Impact of vaccine prioritization strategies on mortality and infections. (a–c) Reductions in cumulative deaths and (d–f) reductions in cumulative cases simulated using R = 1.2 under different vaccine rollout speeds. (a, d), (b, e), and (c, f) show the results under the random vaccine distribution (no priority), elderly priority, and worker priority, respectively. The color dots on the graph indicate the times when 70% of the total population was fully vaccinated. Shaded areas represent the variation in cumulative cases and deaths due to uncertainties in vaccine efficacies. This variation was derived through sensitivity analysis, which involved simulations using the 95% lower and upper bounds of vaccine efficacies.
To investigate the impact of the vaccine prioritization strategies on mortality and infections under different disease transmission dynamics, we varied the reproduction numbers and measured the percentage reductions in cumulative deaths and cases (Fig. 6). Our analysis showed that for slow transmission dynamics (R = 1.05, 1.1, and 1.2), prioritizing the elderly aged 60 years and above resulted in a greater reduction in COVID-19 mortality than other strategies for all vaccine rollout speeds (Fig. 6a–c). When disease transmission was at R = 1.4, all vaccine prioritization strategies led to similar reductions in mortality (Fig. 6d). In this case, the reductions in deaths for the elder and worker prioritization strategies were 97% and 98%, respectively. For very fast transmission dynamics (R = 2.0), vaccinating the elderly first was more effective in preventing deaths when the vaccine rollout speed was low (<100,000 doses/day) (Fig. 6e). However, in a high-supply scenario with a rollout speed of 250,000–500,000 doses/day, all vaccine prioritization strategies were similar in reducing mortality. In contrast, the results revealed that the highest reduction in the case numbers can always be achieved by prioritizing the vaccination of working-age individuals (Fig. 6f–j).
Fig. 6.
Effects of vaccine prioritization strategies on COVID-19 mortality and infections. (a–e) Percentage reduction in cumulative deaths for varying vaccine rollout speeds in the scenario where R = 1.05, 1.1, 1.2, 1.4, and 2.0, respectively. (f–j) Percentage reduction in cumulative cases for varying vaccine rollout speeds in the scenario where R = 1.05, 1.1, 1.2, 1.4, and 2.0, respectively. Error bars indicate the range of variation in cumulative cases and deaths due to uncertainties in vaccine efficacies.
4. Discussion
This research outlines Thailand’s first nine months of vaccination, which serves as a case study for the challenges low- and middle-income countries faced in accessing COVID-19 vaccines during the pandemic. During the first year of COVID-19 vaccination, less than 10% of the population in low-income countries had received at least one vaccine dose, while most people in wealthier nations were fully vaccinated, highlighting the issue of vaccine inequity (Chookajorn et al., 2021; Mathieu et al., 2021; Moore et al., 2022) (Fig. S1). Thailand, an upper-middle-income country, also encountered a vaccine shortage during the initial stages of its national vaccination campaign, which began on June 7, 2021 (OurWorldinData, 2022c), almost six months after the World Health Organization (WHO) granted emergency use authorization for the first COVID-19 vaccine.
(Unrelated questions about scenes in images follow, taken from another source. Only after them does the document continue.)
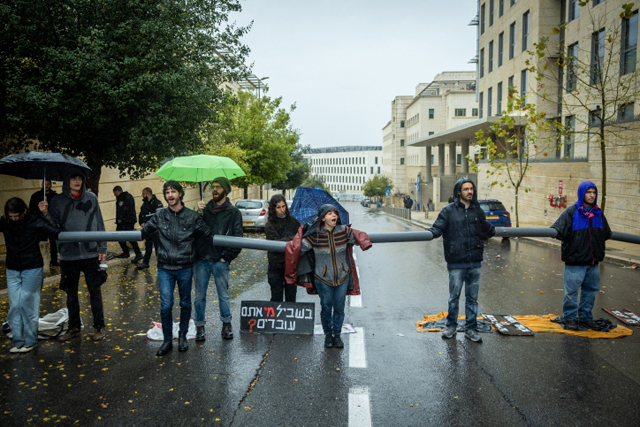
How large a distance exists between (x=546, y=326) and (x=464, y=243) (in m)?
1.80

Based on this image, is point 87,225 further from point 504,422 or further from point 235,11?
point 235,11

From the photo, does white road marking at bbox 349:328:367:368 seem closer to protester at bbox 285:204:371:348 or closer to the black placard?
protester at bbox 285:204:371:348

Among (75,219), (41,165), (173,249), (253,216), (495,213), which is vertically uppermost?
(41,165)

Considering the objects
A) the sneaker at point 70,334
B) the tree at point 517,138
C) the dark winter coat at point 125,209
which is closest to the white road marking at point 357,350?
the sneaker at point 70,334

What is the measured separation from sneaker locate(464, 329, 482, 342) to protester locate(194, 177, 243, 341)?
118 inches

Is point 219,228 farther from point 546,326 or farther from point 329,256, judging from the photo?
point 546,326

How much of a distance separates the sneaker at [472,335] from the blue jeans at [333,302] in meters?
1.63

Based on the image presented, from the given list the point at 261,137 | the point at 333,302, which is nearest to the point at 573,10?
the point at 261,137

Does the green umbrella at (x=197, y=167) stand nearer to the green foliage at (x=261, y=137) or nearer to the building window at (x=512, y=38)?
the green foliage at (x=261, y=137)

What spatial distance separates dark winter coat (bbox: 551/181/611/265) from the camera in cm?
636

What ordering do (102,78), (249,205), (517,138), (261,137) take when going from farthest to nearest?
(261,137), (249,205), (517,138), (102,78)

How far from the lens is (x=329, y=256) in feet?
19.1

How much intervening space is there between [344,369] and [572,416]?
2.17m

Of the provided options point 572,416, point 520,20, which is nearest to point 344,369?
point 572,416
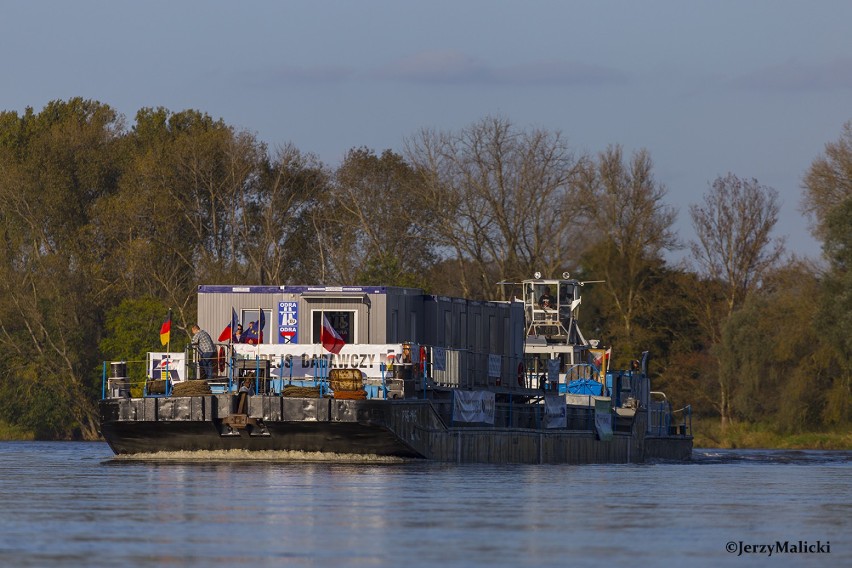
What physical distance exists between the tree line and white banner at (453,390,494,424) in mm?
34500

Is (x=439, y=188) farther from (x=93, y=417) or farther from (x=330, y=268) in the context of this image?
(x=93, y=417)

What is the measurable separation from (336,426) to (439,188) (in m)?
45.0

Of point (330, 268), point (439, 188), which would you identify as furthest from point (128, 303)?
point (439, 188)

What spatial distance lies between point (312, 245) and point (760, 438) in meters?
25.2

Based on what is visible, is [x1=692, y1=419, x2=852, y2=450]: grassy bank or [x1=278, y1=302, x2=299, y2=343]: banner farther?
[x1=692, y1=419, x2=852, y2=450]: grassy bank

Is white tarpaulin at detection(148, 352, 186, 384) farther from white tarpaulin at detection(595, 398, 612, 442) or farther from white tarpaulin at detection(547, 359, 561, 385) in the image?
white tarpaulin at detection(595, 398, 612, 442)

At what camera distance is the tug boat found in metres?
43.6

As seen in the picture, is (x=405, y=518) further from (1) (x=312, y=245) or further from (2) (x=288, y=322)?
(1) (x=312, y=245)

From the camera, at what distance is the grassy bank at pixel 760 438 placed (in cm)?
7912

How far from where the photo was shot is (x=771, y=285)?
88.8 m

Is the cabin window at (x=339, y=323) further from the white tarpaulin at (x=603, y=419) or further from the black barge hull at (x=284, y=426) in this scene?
the white tarpaulin at (x=603, y=419)

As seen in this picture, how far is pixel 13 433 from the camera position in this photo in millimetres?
90062

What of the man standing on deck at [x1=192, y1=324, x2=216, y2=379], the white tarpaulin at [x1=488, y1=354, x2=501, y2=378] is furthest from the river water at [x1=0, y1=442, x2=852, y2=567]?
the white tarpaulin at [x1=488, y1=354, x2=501, y2=378]

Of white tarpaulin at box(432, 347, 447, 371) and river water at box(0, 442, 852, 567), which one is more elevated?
white tarpaulin at box(432, 347, 447, 371)
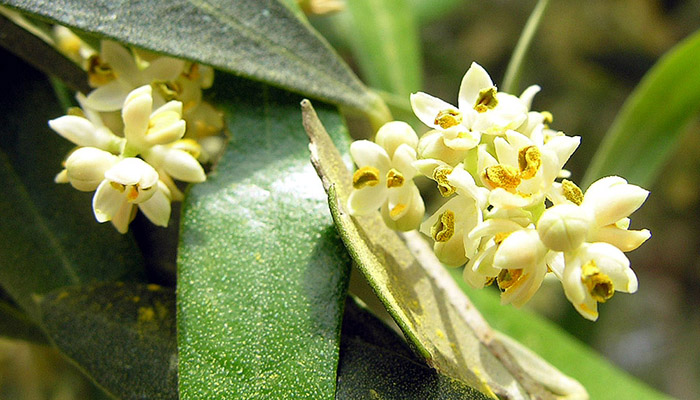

Thailand implemented various vaccination strategies to combat SARS-CoV-2 transmission with limited vaccine availability, including a heterologous vaccination strategy where CV was the first dose and AZ was the second (Panarat Thepgumpanat, 2021a). To evaluate the effectiveness of the vaccination strategies employed during the initial stages of the national vaccination campaign in Thailand, we developed an age-structured model that directly compares the effectiveness of several vaccination strategies under varying disease transmission dynamics. Our findings indicated that, when measuring the cumulative numbers of cases and deaths averted by vaccination, the AZ + AZ strategy was more effective than the CV + CV strategy for the traditional homologous vaccinations, regardless of the reproduction number (Fig. 3f). This is likely due to the higher efficacy of both the first and second doses of the AZ vaccine. However, combining CV and AZ vaccines via either parallel homologous or heterologous vaccinations was more effective than relying solely on the AZ vaccine. Additionally, faster vaccine rollout speed led to a greater reduction in both deaths and cases (Fig. 5). These findings suggested that in low- and middle-income countries where early access to high-efficacy vaccines might be limited, obtaining affordable vaccines as early as possible and using them in parallel with other vaccines might be a better strategy for preventing severe outcomes.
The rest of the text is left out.